Rewrite the lines from the one containing "From closest toward farthest, list" through the final line, substituting "couch seat cushion" for "sofa seat cushion" and leaving all else unchanged.

**WORKING DATA:**
◆ ◆ ◆ ◆

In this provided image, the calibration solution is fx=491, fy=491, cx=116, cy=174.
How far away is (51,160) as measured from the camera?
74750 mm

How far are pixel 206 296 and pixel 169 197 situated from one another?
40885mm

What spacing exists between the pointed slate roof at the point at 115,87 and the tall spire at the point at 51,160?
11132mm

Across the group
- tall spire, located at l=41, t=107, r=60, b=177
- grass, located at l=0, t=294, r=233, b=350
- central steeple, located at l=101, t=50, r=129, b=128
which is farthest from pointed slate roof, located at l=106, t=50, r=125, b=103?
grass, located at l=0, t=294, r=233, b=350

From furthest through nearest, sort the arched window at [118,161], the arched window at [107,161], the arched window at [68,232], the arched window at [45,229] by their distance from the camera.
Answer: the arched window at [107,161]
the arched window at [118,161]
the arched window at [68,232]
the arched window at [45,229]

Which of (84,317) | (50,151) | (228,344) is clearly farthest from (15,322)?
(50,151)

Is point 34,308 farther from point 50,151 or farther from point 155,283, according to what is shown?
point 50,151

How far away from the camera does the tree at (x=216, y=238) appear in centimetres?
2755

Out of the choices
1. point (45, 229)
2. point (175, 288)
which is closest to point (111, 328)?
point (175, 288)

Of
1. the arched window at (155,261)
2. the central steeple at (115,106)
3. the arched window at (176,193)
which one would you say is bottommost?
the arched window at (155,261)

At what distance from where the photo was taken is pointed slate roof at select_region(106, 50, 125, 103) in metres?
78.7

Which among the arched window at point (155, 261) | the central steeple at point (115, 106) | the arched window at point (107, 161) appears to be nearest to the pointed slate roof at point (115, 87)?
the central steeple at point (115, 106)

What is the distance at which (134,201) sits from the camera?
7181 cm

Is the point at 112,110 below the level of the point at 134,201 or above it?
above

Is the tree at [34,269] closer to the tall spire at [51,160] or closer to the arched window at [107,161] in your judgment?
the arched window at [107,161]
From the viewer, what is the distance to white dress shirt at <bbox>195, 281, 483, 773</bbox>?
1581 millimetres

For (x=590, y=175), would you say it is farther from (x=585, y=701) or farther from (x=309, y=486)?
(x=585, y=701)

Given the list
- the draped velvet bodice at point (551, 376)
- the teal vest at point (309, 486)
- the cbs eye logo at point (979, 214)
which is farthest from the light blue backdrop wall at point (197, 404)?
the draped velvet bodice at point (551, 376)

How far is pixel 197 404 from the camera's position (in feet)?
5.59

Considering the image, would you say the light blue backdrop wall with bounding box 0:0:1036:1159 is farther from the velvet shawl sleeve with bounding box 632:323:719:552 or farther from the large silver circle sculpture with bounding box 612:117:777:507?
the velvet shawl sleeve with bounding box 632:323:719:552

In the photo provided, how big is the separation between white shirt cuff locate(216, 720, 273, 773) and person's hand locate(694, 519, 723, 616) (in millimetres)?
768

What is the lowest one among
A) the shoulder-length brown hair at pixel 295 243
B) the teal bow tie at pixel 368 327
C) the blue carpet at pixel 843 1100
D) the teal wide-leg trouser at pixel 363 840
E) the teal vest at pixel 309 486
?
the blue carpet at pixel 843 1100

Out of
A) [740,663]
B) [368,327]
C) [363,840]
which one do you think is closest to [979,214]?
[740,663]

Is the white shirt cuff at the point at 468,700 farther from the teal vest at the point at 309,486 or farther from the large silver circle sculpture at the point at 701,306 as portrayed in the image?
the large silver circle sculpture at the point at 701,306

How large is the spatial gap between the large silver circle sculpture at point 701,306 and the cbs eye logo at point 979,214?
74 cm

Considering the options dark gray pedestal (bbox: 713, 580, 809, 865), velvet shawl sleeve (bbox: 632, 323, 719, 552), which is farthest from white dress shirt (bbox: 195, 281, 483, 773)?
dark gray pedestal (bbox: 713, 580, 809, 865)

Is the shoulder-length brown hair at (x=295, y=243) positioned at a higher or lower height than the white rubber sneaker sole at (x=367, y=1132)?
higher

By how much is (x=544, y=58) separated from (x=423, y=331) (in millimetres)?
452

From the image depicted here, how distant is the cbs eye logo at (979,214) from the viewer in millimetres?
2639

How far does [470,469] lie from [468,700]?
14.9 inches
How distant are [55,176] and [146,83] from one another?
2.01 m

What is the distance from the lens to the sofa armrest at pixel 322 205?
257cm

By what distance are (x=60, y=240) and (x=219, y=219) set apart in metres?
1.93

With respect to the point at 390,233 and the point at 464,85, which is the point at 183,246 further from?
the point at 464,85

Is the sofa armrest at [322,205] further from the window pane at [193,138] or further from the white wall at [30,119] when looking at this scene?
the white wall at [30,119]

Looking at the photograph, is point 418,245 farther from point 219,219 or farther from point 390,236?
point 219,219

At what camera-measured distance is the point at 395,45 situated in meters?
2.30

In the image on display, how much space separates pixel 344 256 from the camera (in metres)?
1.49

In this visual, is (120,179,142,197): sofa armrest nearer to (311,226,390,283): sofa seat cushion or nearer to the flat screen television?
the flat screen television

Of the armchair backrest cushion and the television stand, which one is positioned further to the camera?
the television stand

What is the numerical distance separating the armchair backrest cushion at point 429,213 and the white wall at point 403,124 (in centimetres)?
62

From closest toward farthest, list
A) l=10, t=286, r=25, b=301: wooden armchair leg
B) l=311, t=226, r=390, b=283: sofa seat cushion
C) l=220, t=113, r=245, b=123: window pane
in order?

◆ ◆ ◆ ◆

**FULL OUTPUT:**
From closest toward farthest, list
A) l=10, t=286, r=25, b=301: wooden armchair leg
B) l=311, t=226, r=390, b=283: couch seat cushion
C) l=220, t=113, r=245, b=123: window pane
in order?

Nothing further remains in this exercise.